The extent of what the author calls the “Vietnamese diaspora” is another fact of which few of us are really aware. He says it includes 800,000 Vietnamese in the U.S., 200,000 in France, slightly fewer in Canada, 100,000 in Australia and Thailand, and smaller numbers in 80 other countries. This does not include ethnic Chinese from Vietnam. The biggest surprise is that 100,000 Vietnamese were sent to the former Soviet Union to work off Vietnam’s hard currency debt. We wonder where those people are now, and where their own children are. How are they treated in Russia, or Ukraine, or Siberia, or elsewhere? Some of these children were, in fact, adopted by Americans, and some agencies even specialized in that for a time. We might assume, as the official line does, that there are no more Amerasians in Asia, that they all got here, or are deceased, or leading good lives in Asia by choice.

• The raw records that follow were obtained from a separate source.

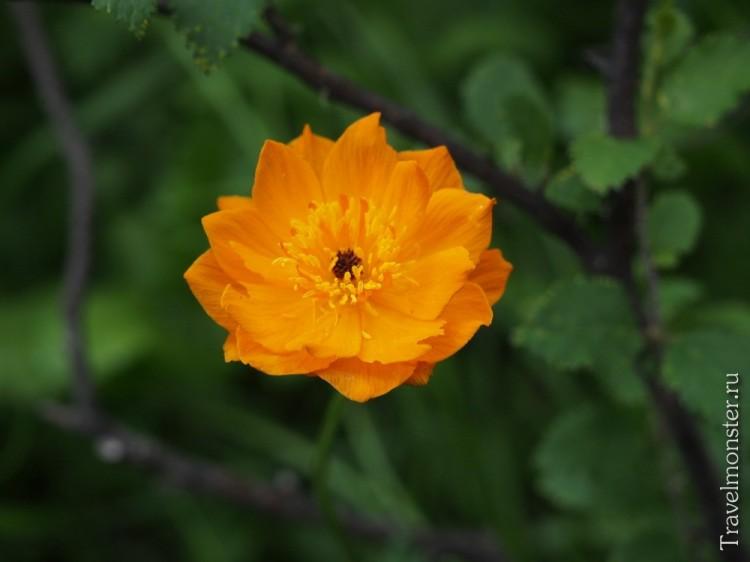 Яркий цветок в горах Алтая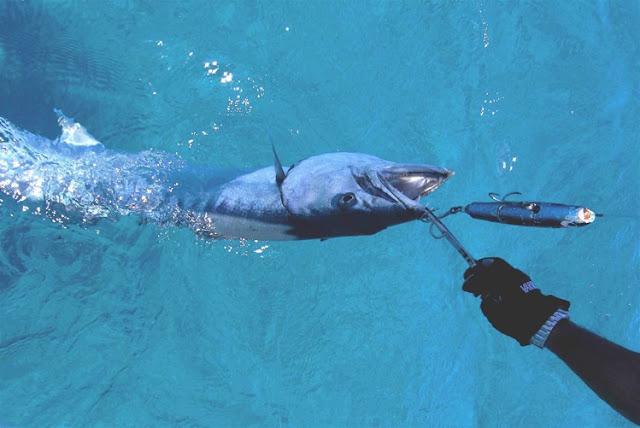 barracuda bite humans - photo #18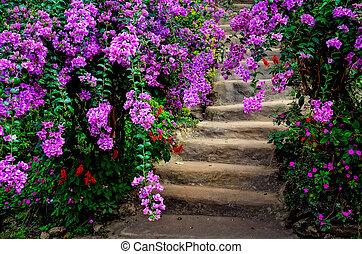 mooi, kleurrijke bloemen, en, tuin, trap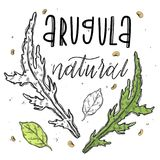Vector vegetables aruqula grass in a realistic sketch style. Healthy food, natural product, vegetable farm, vegan food, sports nut vector illustration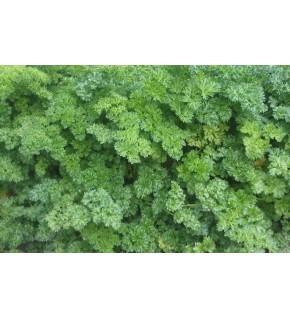 Persil frisé vert foncé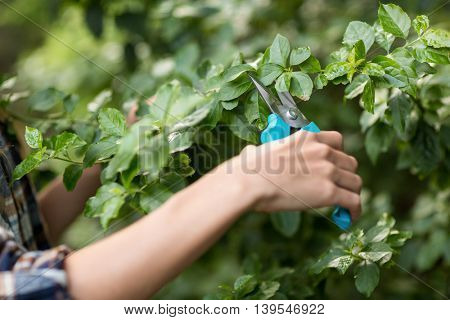 Cropped image of female gardener pruning plants at greenhouse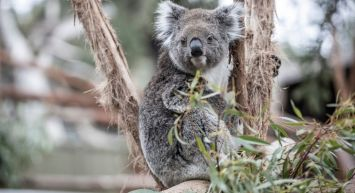 Great Southern Touring Route: Nature & Wildlife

That is not the case. The former director of the center in Utica was later hired by an adoption agency to open an office in Vietnam. The book does not say where she is now.

As we stated at the beginning, this book is not well-known, not fashionable right now. It is not overtly an adoption story, but it is all about the losses of children and parents involved in war, poverty, rejection, fear, and abandonment, the same as any story of relinquishment, search, and possible eventual reunion. It isn’t just about the American fathers, it isn’t just about the Asian mothers, it isn’t just about their Amerasian offspring. It’s about all of that, and the consequences of war, colonialism, and migration that has been taking place for many thousands of years. All of our own DNA tests would show that there is really no “pure” ethnic group. But the consequences for these particular people, with whom the book is concerned, have been especially harsh.